「きっさこ和束」の建物は明治から大正頃に建てられたものを昭和の初めに北側半分を前庭を作って総2階に改修したと考えられます。外観は格子と犬矢来があり家の中には通り庭、井戸、坪庭、火袋が残る貴重な京町家です。この建物は南側と北側が建った年代が違うというのが大きな特徴です。ゆえに表玄関から見て屋根の高さが違う構えになっています。8年前まで祖母が暮らしていましたが亡くなって5年ほど空き家になっていました。この家を再生させようと3年前建物全部を大改造してカフェとしてオープンさせました。

「きっさこ和束」は見学もできますので京町家に興味がある方は是非お越しください。

鍾馗さん 小屋根に飾られている魔除けの神様です。右手に剣を持ち睨みを利かせています。
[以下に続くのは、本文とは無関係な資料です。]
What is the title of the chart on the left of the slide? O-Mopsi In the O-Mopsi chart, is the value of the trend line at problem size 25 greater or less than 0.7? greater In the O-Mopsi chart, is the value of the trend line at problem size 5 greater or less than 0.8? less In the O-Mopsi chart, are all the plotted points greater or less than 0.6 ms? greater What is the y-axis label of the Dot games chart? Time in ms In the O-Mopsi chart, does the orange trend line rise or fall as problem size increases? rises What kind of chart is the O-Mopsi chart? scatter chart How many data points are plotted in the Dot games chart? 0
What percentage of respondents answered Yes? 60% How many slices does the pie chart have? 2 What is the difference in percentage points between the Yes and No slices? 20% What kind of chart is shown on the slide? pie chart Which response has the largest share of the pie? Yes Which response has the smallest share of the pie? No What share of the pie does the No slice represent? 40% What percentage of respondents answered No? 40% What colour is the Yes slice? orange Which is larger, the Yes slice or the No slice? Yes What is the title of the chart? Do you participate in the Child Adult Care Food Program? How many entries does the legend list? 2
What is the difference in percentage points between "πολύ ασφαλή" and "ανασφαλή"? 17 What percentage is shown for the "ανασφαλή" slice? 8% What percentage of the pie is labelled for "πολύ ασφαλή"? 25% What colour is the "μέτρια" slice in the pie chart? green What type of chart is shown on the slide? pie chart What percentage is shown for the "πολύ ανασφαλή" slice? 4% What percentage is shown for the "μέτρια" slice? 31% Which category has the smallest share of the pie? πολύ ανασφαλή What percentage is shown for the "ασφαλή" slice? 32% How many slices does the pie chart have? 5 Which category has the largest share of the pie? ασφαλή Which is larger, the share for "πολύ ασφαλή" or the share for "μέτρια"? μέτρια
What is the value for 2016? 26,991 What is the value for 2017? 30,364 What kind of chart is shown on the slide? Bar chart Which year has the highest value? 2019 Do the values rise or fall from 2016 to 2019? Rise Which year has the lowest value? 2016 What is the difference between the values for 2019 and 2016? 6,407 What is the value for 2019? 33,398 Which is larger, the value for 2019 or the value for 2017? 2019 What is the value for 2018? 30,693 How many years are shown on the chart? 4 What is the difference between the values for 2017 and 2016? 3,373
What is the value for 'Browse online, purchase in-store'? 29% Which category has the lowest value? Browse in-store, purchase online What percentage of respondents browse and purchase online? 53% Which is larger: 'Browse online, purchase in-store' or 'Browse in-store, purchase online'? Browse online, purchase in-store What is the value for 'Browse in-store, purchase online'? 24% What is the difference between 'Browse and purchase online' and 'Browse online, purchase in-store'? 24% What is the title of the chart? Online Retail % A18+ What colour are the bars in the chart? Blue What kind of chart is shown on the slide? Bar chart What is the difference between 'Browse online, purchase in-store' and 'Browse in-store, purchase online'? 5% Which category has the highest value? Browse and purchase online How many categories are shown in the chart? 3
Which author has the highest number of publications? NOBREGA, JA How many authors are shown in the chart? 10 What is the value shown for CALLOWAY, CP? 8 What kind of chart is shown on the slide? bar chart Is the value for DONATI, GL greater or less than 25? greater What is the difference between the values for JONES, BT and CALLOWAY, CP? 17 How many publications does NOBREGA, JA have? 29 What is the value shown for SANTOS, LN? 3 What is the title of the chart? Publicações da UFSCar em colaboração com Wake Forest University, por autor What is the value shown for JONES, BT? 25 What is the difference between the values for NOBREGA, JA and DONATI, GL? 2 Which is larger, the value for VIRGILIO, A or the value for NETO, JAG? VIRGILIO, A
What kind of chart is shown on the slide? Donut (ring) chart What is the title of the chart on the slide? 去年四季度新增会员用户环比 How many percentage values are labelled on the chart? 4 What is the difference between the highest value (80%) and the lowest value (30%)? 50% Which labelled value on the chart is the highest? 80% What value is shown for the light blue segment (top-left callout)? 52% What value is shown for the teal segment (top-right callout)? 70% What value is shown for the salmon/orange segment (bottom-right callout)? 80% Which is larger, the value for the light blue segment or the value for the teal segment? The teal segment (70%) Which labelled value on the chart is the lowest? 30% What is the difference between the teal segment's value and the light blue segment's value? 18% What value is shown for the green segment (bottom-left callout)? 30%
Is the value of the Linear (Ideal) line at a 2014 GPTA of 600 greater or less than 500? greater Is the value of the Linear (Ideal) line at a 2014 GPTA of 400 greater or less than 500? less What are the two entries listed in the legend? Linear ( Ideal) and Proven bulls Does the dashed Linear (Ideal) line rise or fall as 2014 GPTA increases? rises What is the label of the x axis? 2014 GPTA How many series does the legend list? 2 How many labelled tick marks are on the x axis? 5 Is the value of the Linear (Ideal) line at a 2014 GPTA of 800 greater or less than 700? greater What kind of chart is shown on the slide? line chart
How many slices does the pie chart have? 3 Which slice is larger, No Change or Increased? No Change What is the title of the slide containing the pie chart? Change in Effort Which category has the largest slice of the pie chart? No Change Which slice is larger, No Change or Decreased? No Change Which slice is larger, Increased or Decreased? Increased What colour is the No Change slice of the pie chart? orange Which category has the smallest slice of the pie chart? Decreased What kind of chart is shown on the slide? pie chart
出格子 窓から外へ張り出して作ってある格子。形や様式によって職業を表現していました。

通り庭 玄関から奥まで連続する土間の空間です。現在の台所にあたる空間で、おくどさんや井戸があります。

犬矢来 竹で組んだ緩やかな曲線を描いた囲いで雨の跳ね返りなどから壁を守ります。

坪庭 町家には必ず庭が組み込まれ、薄暗くなりがちな部屋の中に光や風を通して、四季折々の情景を織りなしてくれます。

「はしりにわ」の上部には、大屋根までの小屋組みが見上げられる吹き抜け「火袋」が広がります。下からの煙が抜け、天窓や高窓からは光や風を通します。